The data beach of listed property valuation group LandMark White has hurt the company's revenue by up to $7 million.
The company has revealed today the full extent of the breach on the group's bottom line, plus the significant cost of making sure this type of cyber-attack does not happen again.
The company says the breach, which led to the company being suspended from the Big Four bank panels for property valuations, has resulted in a loss of revenue of approximately $5-6 million. Approximately a further $1 million of revenue is likely to be lost between now and the date of full reinstatement by the remaining financial institutions.
This loss of revenue does not account for the "significant" cost of upgrading the group's cyber security measures. The company says it is returning with a system with significantly enhanced digital security measures, and it is working towards achieving ISO27001 (International Information Security Standard) certification in the meantime.
The company says its new cyber security measures will incur higher costs going forward, but that they are "critical" to protecting company data.
The breach appears to have significantly affected the company's bottom line for 1H19, with profit after tax skydiving down 92.1 per cent or $1.88 million to $162,000.
LandMark White has now been reinstated as a panel valuer by three of the four major banks, and expects to be reinstated by the final one soon.
Ultimately, the company has been hit hard by the data breach. Previously LandMark White offered guidance of full year profit hitting around $2.8 million.
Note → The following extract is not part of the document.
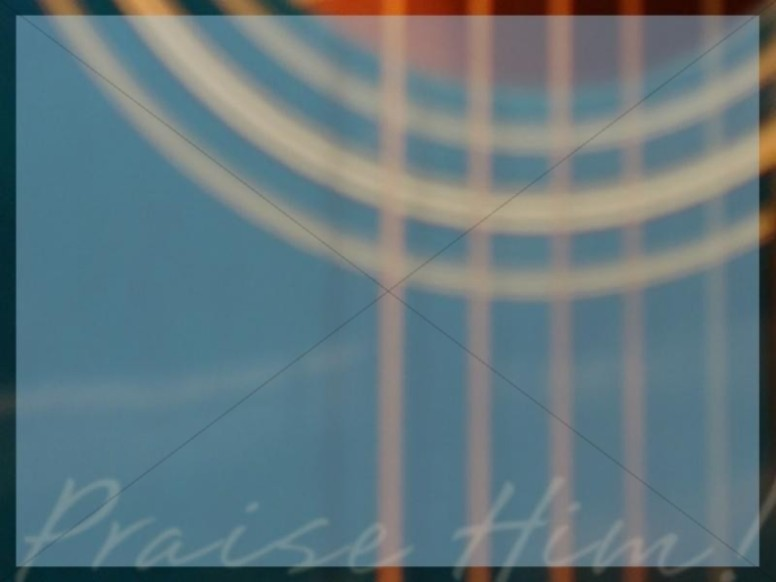 Guitar Strings and Praise Him Photo Background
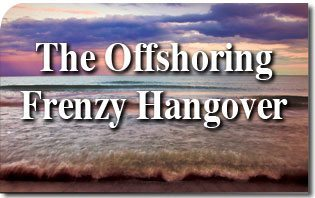 The Offshoring Frenzy Hangover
Now, the company expects to report a full year loss of $2.3 million.
The valuer expects to return to normal levels of revenue and profit in FY2020.
LandMark White chairman Keith Perret says all staff pulled together to get through this difficult period.
"I would like to thank our loyal staff who have remained with LMW over this extremely difficult period, a time where the integration of LMW and Taylor Byrne has continued and developed into a cohesive group working to ensure LMW has the capacity to provide our clients with the best possible service with property valuations and advice to our clients," says Perret.
"I would also like to thank Timothy Rabbitt, ex CEO of Taylor Byrne, who stepped in as LMW's Acting CEO at this most difficult time."
"I look forward to the normalisation of revenue streams after this incident and particularly the opportunity that has stemmed from our building a more robust security framework which has put LMW in a good position to develop and seize further growth opportunities."
The company is set to return to being traded on the ASX tomorrow morning after nearly three months of suspension following the data breach revelation.
The data breach saw approximately 137,500 unique records and approximately 1,680 supporting documents were accessed.
The breached dataset contained property valuation and some personal contact information of borrowers, lenders, homeowners, residents, and property agents.
This data remained up on the dark web accessible by anyone for 10 days.
"Had we been aware of the full extent of the incident any sooner we would have immediately shut down access to the exposed programming interface. We sincerely regret that we did not act sooner and accept full responsibly for not having done so," said LandMark White at the time.